Market looks steady ahead of new economic package to be unveiled in Parliament next week

The market appears to be quiet and hesitant over its immediate direction this week - trading volume thinned to below 200m units last Thursday and Friday. Deep concerns over the banking sector's health and corporate bailouts (at the expense of shareholders) are being overshadowed by the government's careful management of unwanted publicity.

Some examples: Leaks on bank or finance companies' mergers ahead of the March 31 deadline have had the sense of achievements about them. Not many are at least close to mergers themselves, some only involving the parents taking over their respective finance company operations. And despite poor operating results from the Renong group of companies, cement companies and the farcical Sime Darby-KUB Holdings deal, we expect market sentiment to hold intact this week with high expectations of new economic measures in Parliament next week.

Finance Minister Anwar Ibrahim will likely announce a reduced GDP growth target of 3% for 1998, but details of the new package are still very much unknown. One can speculate about two possible concessions or economic stimulants: deferring the AIG and Aetna group's deadline to scale down their interests in local insurance operations and opening the door to foreign brokers to participate deeper in the local securities industry. Both, if materialised, would likely have assuring impact on the KLSE.

Local politics in the run-up to Umno branch elections look subdued with "no-contest" directive to incumbents who sit in the Supreme Council.
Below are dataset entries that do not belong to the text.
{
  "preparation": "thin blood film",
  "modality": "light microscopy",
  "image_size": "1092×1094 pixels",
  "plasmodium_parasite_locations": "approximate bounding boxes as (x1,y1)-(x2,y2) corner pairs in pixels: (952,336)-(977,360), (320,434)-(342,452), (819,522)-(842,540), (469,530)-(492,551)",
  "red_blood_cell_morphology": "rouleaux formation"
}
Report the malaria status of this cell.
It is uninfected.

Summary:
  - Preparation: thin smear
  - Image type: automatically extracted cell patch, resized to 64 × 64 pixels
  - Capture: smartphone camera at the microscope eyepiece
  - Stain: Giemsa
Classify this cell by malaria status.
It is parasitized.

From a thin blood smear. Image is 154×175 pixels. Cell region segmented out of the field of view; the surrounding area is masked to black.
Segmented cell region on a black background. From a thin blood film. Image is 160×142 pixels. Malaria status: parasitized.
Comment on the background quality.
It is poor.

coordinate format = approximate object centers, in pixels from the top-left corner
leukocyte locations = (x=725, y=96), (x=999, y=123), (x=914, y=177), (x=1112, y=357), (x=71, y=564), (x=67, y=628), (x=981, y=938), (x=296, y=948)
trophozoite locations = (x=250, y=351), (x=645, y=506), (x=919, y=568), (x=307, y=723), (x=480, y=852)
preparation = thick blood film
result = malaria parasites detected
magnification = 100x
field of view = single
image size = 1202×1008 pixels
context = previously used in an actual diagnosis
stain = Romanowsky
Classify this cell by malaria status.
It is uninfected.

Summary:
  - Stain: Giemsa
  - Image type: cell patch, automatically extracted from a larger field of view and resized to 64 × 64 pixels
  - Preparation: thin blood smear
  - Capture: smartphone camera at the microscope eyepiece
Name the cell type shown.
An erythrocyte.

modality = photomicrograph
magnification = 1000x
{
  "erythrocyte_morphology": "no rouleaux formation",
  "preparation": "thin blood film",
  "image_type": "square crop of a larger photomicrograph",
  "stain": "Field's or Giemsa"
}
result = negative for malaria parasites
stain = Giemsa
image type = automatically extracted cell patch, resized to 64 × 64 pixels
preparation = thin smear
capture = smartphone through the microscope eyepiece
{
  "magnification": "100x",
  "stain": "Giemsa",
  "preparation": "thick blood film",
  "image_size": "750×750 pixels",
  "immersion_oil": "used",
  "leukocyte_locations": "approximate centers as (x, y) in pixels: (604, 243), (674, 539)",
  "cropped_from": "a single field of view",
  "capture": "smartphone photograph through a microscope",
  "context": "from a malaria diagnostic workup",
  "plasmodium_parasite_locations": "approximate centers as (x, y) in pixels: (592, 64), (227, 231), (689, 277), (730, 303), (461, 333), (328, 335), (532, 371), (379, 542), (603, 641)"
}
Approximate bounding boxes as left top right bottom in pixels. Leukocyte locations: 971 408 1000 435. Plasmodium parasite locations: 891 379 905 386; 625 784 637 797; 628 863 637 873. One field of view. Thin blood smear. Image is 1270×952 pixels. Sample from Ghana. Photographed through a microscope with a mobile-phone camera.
Any chance of division among party supporters is remote because of the call for unity and closing of ranks in view of economic and financial turmoil at hand.

Indonesia does concern Asian markets this week with the latest Cabinet line-up that appears unsavoury to the International Monetary Fund. Hopes of economic reforms are now dimmed by the appointments Suharto's business partners to key posts, including plywood cartel leader Mr Bob Hasan's elevation to the Industry and Trade portfolio.

For this, we believe the currency market will again provide the clues to how the market will perform this week.

Perstima's qualified accounts: Some companies make good case study for corporate mismanagement. Perstima's audited accounts for year ended March 31, 1997 - published only last Friday - revealed why investors should never touch companies helmed by rogue self-proclaimed enterpreneurs with little track record. Not even with a barge pole. The auditors KPMG Desa Megat & Co have raised questions about the existence and recoverability of RM148m in the company and subsidiaries' accounts. A RM30m provision was made in its March 31 accounts, but a bigger sum may be required should the total sum become non-existent and irrecoverable. Among the items: a RM1.9m "combat boat" included in stocks for which document supporting its purchase was not available for examination. Besides, the company is exposed to two irrevocable and unconditional guarantees given to unidentified "third parties" as consideration for share margin trading facilities granted to a subsidiary.